If you can keep in front of you always that basic principle which I explained in my first letter, it will guide you on all occasions, and, if you are disillusioned and disgusted with your husband, it will suggest the finest course for you to take. Try to be just, do not repine, admit to yourself that you have lost the first prize in the lottery of marriage, but that there is still the second to be obtained, namely, an unassailable position, your husband’s respect, perhaps the interest in possible children, the interest in your life and your place in the world. And, above all, that inward peace which comes from the knowledge that you at least on your side are keeping up the dignity of your name and station.

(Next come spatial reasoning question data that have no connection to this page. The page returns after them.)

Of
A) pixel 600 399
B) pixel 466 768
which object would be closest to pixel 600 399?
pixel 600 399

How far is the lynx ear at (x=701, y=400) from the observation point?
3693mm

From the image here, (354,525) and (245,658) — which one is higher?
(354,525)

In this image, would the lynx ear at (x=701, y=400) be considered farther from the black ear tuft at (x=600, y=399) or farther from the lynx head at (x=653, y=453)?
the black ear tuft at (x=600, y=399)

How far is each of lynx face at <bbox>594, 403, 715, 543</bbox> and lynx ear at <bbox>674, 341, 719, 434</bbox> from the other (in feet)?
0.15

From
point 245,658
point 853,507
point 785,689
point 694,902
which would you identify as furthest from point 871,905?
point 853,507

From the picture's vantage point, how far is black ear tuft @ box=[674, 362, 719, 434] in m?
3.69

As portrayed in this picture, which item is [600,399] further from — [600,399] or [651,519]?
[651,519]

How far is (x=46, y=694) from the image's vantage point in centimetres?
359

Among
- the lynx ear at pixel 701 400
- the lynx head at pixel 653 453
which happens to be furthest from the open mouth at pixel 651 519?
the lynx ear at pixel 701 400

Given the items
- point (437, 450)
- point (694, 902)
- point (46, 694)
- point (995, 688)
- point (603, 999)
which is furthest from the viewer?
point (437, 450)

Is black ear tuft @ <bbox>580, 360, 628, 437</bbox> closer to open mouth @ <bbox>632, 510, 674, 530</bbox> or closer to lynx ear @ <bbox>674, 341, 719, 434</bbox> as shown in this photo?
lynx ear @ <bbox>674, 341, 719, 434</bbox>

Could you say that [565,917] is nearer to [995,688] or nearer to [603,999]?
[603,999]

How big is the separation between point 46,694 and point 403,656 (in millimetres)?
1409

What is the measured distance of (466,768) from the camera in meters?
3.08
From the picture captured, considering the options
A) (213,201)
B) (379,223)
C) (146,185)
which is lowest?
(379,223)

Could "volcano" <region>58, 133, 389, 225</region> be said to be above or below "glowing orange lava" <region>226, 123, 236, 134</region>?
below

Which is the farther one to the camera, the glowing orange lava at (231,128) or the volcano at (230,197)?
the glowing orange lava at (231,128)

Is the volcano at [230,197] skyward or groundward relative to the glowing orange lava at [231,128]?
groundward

You may say all this would be but a very second best, when love had been shipwrecked. I fully admit it, but it is more advisable to obtain the second best than the tenth—or to go under altogether.
Accept the fact that such happiness as you had hoped for is not for you, and decide to be a noble woman and do your duty. Reflection will tell you that whatever you sow you will reap, so, if this misfortune should come to you, keep your head, Caroline, and use your common sense.